In one study, individuals watched the first 30 minutes of The Good, The Bad and the Ugly while their brains were scanned by fMRI. Researchers found that 45% of neocortical activity—including areas implicated in vision, hearing, emotion, language, and multisensory integration—was quite similar for each viewer. That’s almost half the activity of that part of our brain that coordinates our higher cognitive functions. Impressive indeed.
… When people viewed The Red Balloon in a scanner and then divided the film into events, cuts that coincided with significant changes in action predictably activated dorsal frontal and medial temporal areas of the brain—associated with attentional control and motion processing, respectively—in a similar fashion for each viewer.

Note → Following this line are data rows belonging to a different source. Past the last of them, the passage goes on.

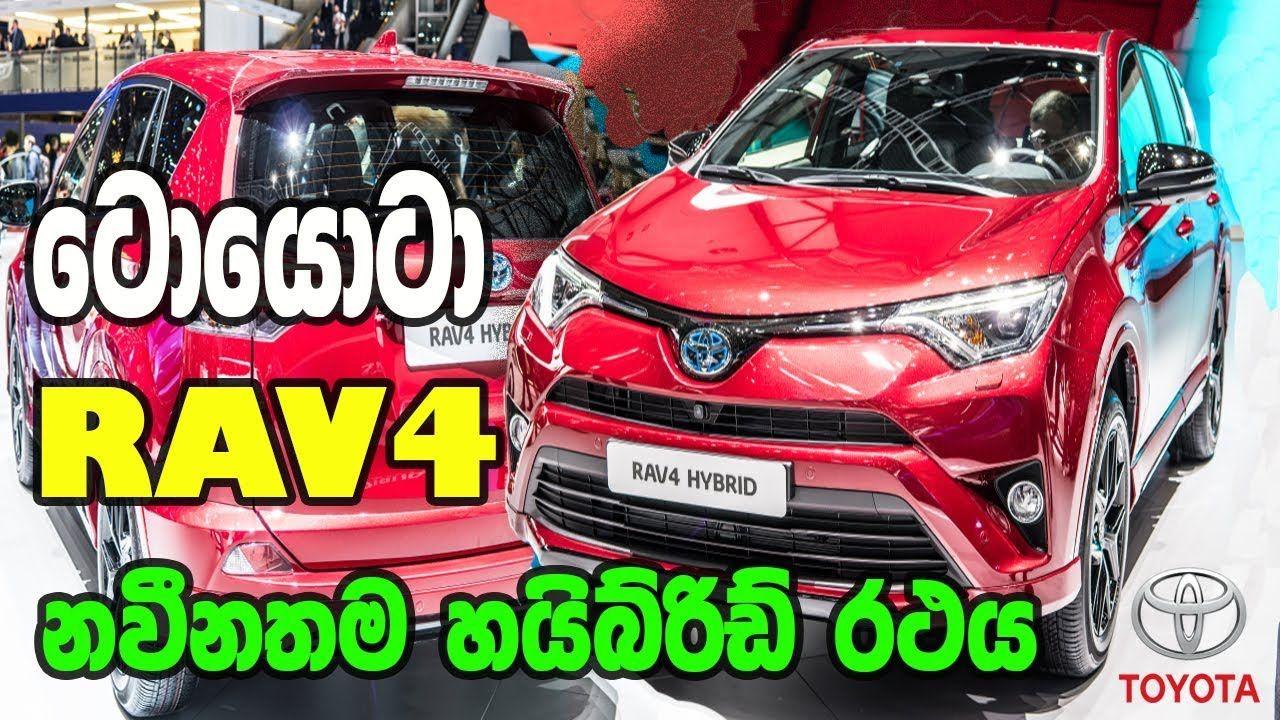 2018 Toyota RAV4 Sinhala Review Sri Lanka Toyota RAV4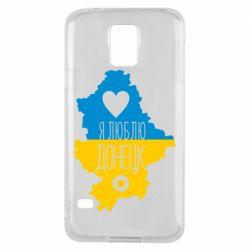 Чехол для Samsung S5 I love Donetsk, Ukraine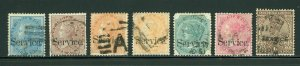 india - qv service stamps lot high v fine used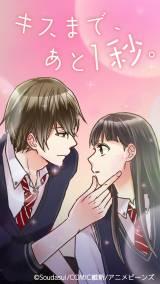 タテアニメ化される少女漫画『キスまで、あと1秒。』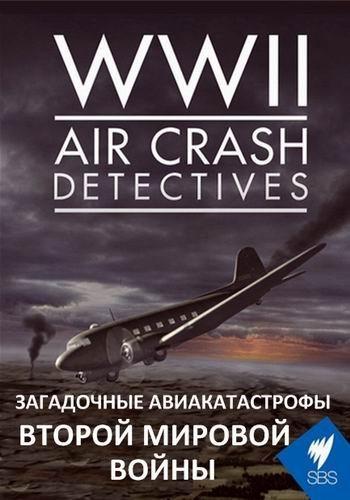 Загадочные авиакатастрофы ВОВ - WWII Air Crash Detectives
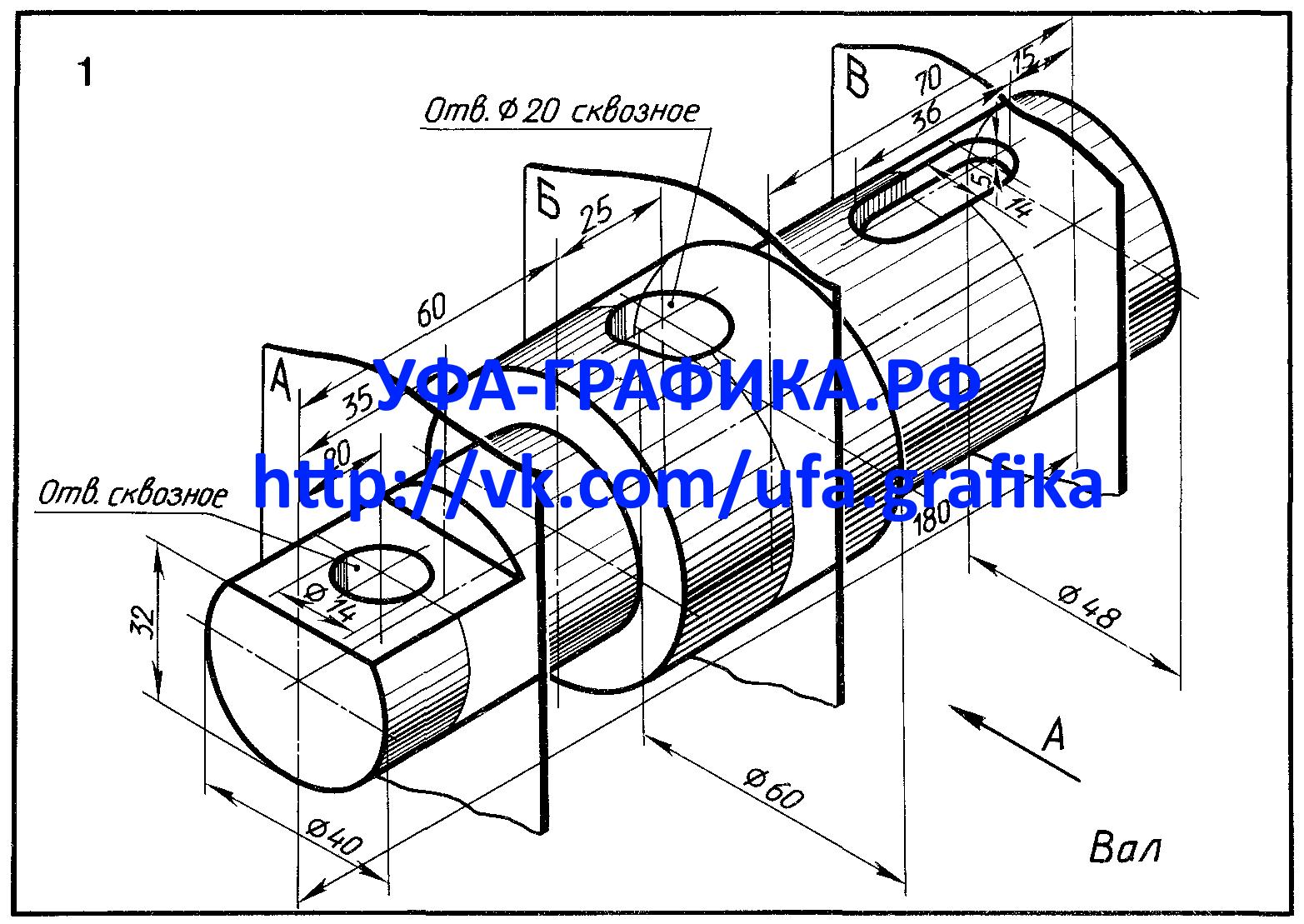 Сечения вала - Вариант 1, чертежи, деталирование, 3Д модели, начертательная геометрия, инженерная графика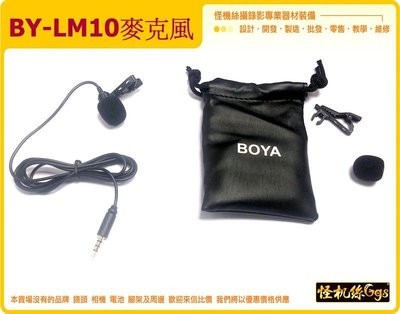 BOYA BY-LM10 麥克風 領夾式 相機 手機 IPHONE 安卓 採訪 直播 麥 MINI MIC 錄影 收音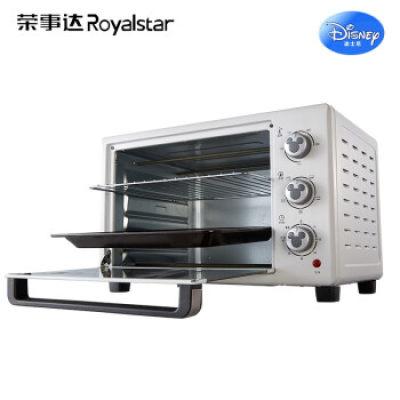 荣事达电烤箱RK-30J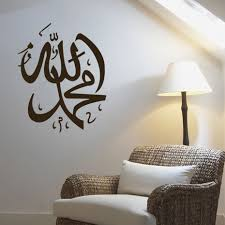DCTOP Islamic Arabic Calligraphy Vinyl Waterproof Wall Sticker Art Wall  Paper Decals Poster Vintage Home Decoration Accessories-in Wall Stickers  from Home ...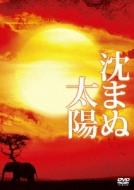 沈まぬ太陽 スペシャル・エディション(3枚組)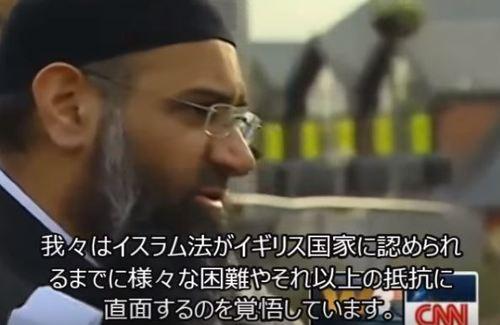 「我々はイスラム法がイギリス国家に認められるまでに、様々な困難やそれ以上の抵抗に直面するのを覚悟しています。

In the same way that we could learn much about attention from magicians, we could learn much about consciousness from movie editors. Back to the subject of communication, we can also learn from ordinary conversations. It seems that people who are busy talking seem to get on the same wave length. They synchronize their movements and posture, they get a rhythm going in the speech, their mimic each other’s face expressions, they blink together. Hey, they are coordinating their consciousness.